Are static configs for things really all that bad?

They say: "Don't build static configurations into software," well, in this case lets talk libraries or CLI's. The kind you consume as a programmer. As I was working on open sourcing a CLI application that takes my personal concept of Docker repos and puts it into an application that anybody can consume. It soon came to me that I have some static configurations in there, configurations that one user, might want to change.

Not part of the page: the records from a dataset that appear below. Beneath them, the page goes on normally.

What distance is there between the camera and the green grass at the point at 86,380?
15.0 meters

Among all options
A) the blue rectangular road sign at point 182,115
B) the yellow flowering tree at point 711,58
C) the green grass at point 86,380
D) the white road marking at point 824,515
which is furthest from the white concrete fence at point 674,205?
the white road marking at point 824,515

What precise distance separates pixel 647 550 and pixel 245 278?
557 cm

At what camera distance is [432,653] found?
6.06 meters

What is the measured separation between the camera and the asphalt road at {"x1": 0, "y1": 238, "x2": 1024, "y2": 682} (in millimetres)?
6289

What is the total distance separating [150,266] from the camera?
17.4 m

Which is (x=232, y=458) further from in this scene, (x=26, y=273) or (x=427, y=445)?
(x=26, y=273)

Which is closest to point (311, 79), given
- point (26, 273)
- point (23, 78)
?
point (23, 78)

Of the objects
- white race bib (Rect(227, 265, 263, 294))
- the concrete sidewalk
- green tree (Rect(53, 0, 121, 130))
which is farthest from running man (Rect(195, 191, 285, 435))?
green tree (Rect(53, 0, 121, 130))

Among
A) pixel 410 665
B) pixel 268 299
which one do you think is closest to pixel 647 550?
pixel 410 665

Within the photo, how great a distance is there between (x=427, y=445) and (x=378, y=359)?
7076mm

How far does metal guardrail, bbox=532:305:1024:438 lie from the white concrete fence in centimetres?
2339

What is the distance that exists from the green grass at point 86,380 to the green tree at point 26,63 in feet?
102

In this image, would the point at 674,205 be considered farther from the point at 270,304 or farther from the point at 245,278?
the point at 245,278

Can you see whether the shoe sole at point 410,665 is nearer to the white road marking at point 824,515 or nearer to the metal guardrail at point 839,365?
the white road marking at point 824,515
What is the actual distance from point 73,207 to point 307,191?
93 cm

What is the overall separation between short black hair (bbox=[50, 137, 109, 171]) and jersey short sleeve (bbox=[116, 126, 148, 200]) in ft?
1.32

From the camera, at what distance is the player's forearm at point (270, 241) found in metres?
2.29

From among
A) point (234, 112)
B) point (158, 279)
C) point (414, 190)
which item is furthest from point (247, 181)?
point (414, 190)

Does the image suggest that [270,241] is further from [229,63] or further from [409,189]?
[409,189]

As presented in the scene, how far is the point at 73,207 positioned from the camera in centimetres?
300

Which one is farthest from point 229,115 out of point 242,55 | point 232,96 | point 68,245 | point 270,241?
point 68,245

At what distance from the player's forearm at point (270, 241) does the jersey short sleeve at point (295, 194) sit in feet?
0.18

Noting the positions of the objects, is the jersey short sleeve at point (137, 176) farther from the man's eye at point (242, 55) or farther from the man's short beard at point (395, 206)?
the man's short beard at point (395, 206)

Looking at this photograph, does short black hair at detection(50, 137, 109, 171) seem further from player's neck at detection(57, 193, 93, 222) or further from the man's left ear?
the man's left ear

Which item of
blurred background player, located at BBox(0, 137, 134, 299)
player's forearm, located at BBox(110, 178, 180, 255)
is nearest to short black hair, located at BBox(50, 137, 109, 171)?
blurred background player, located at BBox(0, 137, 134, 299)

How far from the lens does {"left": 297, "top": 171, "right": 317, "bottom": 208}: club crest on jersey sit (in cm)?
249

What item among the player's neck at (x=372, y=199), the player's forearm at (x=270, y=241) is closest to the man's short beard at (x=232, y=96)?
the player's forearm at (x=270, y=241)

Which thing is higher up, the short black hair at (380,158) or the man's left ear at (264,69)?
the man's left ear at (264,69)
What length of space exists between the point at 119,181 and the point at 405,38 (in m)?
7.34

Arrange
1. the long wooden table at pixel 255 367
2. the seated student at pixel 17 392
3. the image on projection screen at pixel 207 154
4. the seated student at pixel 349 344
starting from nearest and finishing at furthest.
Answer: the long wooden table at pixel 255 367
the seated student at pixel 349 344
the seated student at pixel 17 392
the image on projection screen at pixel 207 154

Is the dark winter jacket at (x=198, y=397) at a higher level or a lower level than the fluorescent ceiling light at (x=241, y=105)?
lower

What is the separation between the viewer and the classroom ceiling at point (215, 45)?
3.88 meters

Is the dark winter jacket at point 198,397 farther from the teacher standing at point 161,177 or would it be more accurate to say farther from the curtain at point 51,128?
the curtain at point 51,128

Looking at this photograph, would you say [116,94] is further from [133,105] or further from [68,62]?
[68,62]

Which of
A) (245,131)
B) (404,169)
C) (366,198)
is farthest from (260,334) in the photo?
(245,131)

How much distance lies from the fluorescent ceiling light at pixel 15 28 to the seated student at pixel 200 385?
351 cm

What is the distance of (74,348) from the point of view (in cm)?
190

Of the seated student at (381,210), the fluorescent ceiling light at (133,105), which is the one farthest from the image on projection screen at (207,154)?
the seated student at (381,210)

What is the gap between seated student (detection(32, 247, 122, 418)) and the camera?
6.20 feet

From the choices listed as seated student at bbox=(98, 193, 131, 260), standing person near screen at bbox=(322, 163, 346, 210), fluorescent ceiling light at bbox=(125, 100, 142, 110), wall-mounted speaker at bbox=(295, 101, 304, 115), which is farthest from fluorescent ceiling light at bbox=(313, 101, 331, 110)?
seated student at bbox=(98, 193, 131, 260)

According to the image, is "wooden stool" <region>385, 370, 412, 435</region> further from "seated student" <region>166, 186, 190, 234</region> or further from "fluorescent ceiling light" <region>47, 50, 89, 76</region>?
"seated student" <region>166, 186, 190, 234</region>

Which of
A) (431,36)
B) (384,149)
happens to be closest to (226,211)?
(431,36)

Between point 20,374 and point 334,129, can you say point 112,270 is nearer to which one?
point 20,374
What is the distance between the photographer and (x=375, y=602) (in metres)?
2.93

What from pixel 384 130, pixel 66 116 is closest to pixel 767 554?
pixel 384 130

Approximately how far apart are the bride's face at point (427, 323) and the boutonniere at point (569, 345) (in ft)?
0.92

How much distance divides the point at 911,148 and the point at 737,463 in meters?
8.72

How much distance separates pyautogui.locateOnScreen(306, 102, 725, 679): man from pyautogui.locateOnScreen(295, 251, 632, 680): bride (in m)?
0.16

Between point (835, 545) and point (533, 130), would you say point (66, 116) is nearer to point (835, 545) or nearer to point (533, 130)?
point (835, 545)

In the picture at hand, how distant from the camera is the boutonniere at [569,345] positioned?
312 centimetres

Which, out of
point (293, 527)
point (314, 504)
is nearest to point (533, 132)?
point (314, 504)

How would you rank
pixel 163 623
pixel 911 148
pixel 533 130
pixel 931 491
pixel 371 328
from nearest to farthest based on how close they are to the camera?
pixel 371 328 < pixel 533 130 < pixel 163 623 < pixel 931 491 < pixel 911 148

Then the question came along: "how often do I even get requests for that?"

Lets take the following:

class Repo

  # --
  # Initialize a new instance.
  # --
  def initialize(root)
    @root = root
  end

  # --
  # The config data.
  # --
  def data
    @data ||= begin
      file = File.join(@root, "opts.yml")
      File.file?(file) ? YAML.load_file(file, {
        :safe => true
      }) : {}
    end
  end

  # --
  # The build type.
  # --
  def build_type
    data.fetch("build_type", "simple")
  end
end

A lot of that is static, it can either be a constant, so it's configurable by somebody who wants to modify the source, for their own style, or put into a configuration file.

Like so:

class Repo
  DefaultBuildType = "simple"
  OptsFile = "opts.yml"

  # --
  # Initialize a new instance.
  # --
  def initialize(root)
    @root = root
  end

  # --
  # The data.
  # --
  def data
    @data ||= begin
      file = File.join(@root, OptsFile)
      File.file?(file) ? YAML.load_file(file, {
        :safe => true
      }) : {}
    end
  end

  # --
  # Get the build type.
  # --
  def build_type
    data.fetch("build_type", DefaultBuildType)
  end
end

How often are people going to step into the source and edit that? We could make it easy, then you need a configuration class for that... the configuration class loads the configuration file which will then check for those default values or set a default value, but is that necessary? Do people want that much configuration, or is convention the way software needs to go?

Those aren't questions, they are thoughts posed as questions since I already know what I'm going to do: I'm going to build a configuration class because I wouldn't want to be stuck without flexibility so I'm not going to stick you without it but at the same point I don't think some convention is bad.

This is true when you go look at Rails, and there are 10,000 papercuts in the configuration alone. There is configurations that should take convention and convention that needs configuration, should we bring up some past security problems that made me think: That should have been configurable and off by default.